Dickcissels are more delicate and forsake the United States in favor of the tropics—wintering from western Mexico south through Panama to Columbia east to Venezuela and northern Brazil. Meadowlarks, too, I should add, also reside in Mexico and South America, but do not wholly abandon their American breeding grounds in late summer in the same way as Dickcissels and do not migrate from continent to continent twice a year.
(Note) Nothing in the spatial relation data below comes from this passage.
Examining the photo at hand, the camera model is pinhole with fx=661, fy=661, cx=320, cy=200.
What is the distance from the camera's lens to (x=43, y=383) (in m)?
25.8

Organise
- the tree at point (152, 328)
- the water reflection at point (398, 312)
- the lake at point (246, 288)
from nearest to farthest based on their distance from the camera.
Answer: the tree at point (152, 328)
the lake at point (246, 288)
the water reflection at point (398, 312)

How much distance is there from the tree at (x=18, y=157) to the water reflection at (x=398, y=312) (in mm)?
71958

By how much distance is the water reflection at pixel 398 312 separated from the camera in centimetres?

It might be a nice life, living always in the warm sunshine, but it is during our winters that they face their biggest threats. Because they are seed eaters, South American farmers have recently started poisoning the birds en masse. In fact, there are reports of thousands of dead birds left to rot in the fields. What a short sighted waste. What impact this will have long term remains to be seen. While they are still fairly common, at least in our area, in the past decade they do seem to have become much less abundant.
Amazingly, the birds that survive the winter return to northeast Texas each spring sometime around April 22. In fact, one day you will not hear or see a single bird, and suddenly the next day, they seem to be everywhere—everywhere there are grasses and brushy fence rows that is. You see, Dickcissels do not like tall trees. Short ones are more to their liking because normally this is where they build their nests. A small persimmon tree, three or four feet tall, or a tiny hackberry, both unwanted trees in a pasture or hay meadow, are where they weave their tiny grassy nests in which they will lay four blue eggs.
And this is where they are vulnerable during the summer as well. If the fire ants don’t find the nest before the female begins to sit on the eggs, maybe, just maybe, they will have a chance to raise young and get them out of the nest before the farmer cuts the meadow for hay, binding the tiny nest up, chicks and all, into the bale. There is no telling how many thousands of birds perish in this manner, but at least the adults are still alive…
Oh, did you say you have never seen a Dickcissel? Well, why not? They are easy enough to see. It doesn’t take that much skill or effort and it is well worth it. Just take a drive out of the city. Head out in search of grassy pastures and old fields on oil topped roads and then drive slowly. Look on the fences and on the wires. Listen for a bird calling dick-cis-sel. Yes, that is how they got their name. To me it is a very throaty yik, yik, yik. It is a handsome bird. You will like it. To me it is the sound of summer.